A great looking wood floor for pennies? You bet!

Since I've done almost no decorating this year, haven't wrapped a single gift or baked a single cookie (yet), I'm lacking in the holiday post department. But that's doesn't mean I don't have a little gift for you. Because I do: An awesome idea for a super cool, great looking and inexpensive floor.


This floor can be found in a great new shop that recently opened in my hometown. It's full of super cute stuff and it's just a lovely space. But what caught my eye from the beginning was the really cool floor. And that's when I took a closer look and realized it was ...

Oriented Strand Board (kind of like plywood, but made with small wood strips all mushed together with wax and resin).

I know, can you believe it?

One of the owners told me the story: As they were fixing up the space (which had been an antiques store, appliance store and a bunch of other things in its past life) they realized it would be very expensive and time-consuming to try to rip up the layers of flooring to get to the original wood floor in the old building.
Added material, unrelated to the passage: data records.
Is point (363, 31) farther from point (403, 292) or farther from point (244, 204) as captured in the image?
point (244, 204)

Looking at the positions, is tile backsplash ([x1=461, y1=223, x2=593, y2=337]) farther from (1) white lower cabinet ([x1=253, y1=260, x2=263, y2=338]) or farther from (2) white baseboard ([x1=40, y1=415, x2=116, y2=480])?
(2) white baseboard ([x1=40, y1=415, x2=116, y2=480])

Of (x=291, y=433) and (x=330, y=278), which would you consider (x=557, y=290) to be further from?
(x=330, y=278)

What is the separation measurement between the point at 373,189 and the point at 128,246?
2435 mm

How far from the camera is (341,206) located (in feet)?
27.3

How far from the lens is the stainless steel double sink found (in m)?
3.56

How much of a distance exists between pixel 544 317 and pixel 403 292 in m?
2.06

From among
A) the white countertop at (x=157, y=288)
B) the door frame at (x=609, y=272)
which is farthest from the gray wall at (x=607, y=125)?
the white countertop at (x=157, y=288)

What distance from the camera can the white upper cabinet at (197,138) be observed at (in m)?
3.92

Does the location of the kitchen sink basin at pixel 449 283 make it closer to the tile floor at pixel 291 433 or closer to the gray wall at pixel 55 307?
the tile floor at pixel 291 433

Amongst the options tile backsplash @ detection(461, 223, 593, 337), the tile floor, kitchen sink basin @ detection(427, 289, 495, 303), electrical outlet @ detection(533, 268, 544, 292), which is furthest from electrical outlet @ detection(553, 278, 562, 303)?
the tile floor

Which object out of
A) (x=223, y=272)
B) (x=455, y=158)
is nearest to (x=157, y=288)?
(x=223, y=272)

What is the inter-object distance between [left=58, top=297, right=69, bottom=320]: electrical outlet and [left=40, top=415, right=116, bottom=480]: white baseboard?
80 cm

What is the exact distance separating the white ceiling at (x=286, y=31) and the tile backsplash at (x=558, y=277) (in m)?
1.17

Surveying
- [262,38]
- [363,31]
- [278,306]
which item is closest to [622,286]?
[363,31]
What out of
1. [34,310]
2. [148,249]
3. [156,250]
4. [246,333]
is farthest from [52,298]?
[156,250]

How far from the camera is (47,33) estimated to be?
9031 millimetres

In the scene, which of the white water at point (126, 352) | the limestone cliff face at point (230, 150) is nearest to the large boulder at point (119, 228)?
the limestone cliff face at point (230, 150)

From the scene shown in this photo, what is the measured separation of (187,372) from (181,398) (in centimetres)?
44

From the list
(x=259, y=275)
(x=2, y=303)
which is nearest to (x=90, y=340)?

Looking for an inexpensive solution for this large space, they came up with the idea to use OSB. They figured they had little to use: If it didn't work, well then they had a great subfloor all set for whatever they decided to do on top of it.

The only way you can spot the seam in this photo is because some of the green paint that comes on the edges of sheets of OSB is left. If it weren't there I bet you'd never spot it.

They set the OSB sheets down on the floor and kept the joints super tight (I can't remember if they offset the seams or not, to be honest but I think you could do whatever you wanted), and nailed them down as you would with any subfloor. The trick is to line the joints up really carefully to keep them tight. I think if you wanted to get really picky about it you could use wood filler or caulk to fill them but really, the OSB is so busy that it hides a lot of evils.

Then they rented a floor sander and sanded it all twice: With 30-grit and then 60-grit sandpaper. Then they applied stain just like you would with any wood floor. What I love about the floor is how the stain sticks to different orientations of the strands in different densities. Then they followed it all up with three coats of polyurethane.



I think this floor is brilliant. It looks great and was inexpensive. And in the midst of this beautiful store, with it's charming displays, fun products and wonderful windows, wanna guess what I'm told gets the most reaction? You guessed it: The floors.

What do you think? Would you ever try something like this in your house? I'm wondering if you could do something like this below grade because I think this could be a perfect flooring solution for the finished part of our basement.

P.S. Sorry for the cell phone pictures on these. I thought it would be too weird to take the camera in the store and start snapping photos of the floor. 


  1. great floor and great looking store. Happy Christmas!

  2. Just dropping by to wish you a wonderful Holiday, Erin!!!!

  3. I seriously want to do this in my house! Our carpet is so cheap and looks horrible, but new carpet is so expensive! I think this is the perfect solution!

  4. Did anyone try this at home? I think we are. Curious about any tips!

  5. I love it! I've been thinking about plywood floors for our house but this is probably cheaper. love the stained look too.

  6. I did this to my basement floor 18 years ago. The ONLY point of caution is that if you are doing this on a basement floor, DO NOT fill in the small spaces between the floor panels with wood glue or wood shavings, etc. after they are glued to the floor. I did this and I thought it looked great - but in the summer, there was not place for moisture to escape and I had a panel pop up off the floor. We just nailed it back in. Leave the slight space to avoid this. I added 2 coats of Early American stain and 4 coats of clear polyurethane. Today you can use latex polyacrylic - easier than oil based and wears well.

    It looks fabulous still - interested colour highlights as mentioned, inexpensive and gives the warm feeling of wood floors. The big bonus is you don't have to be careful with your floor. I am planning to sand lightly and recoat with a couple of coats satin polyacrylic to update them.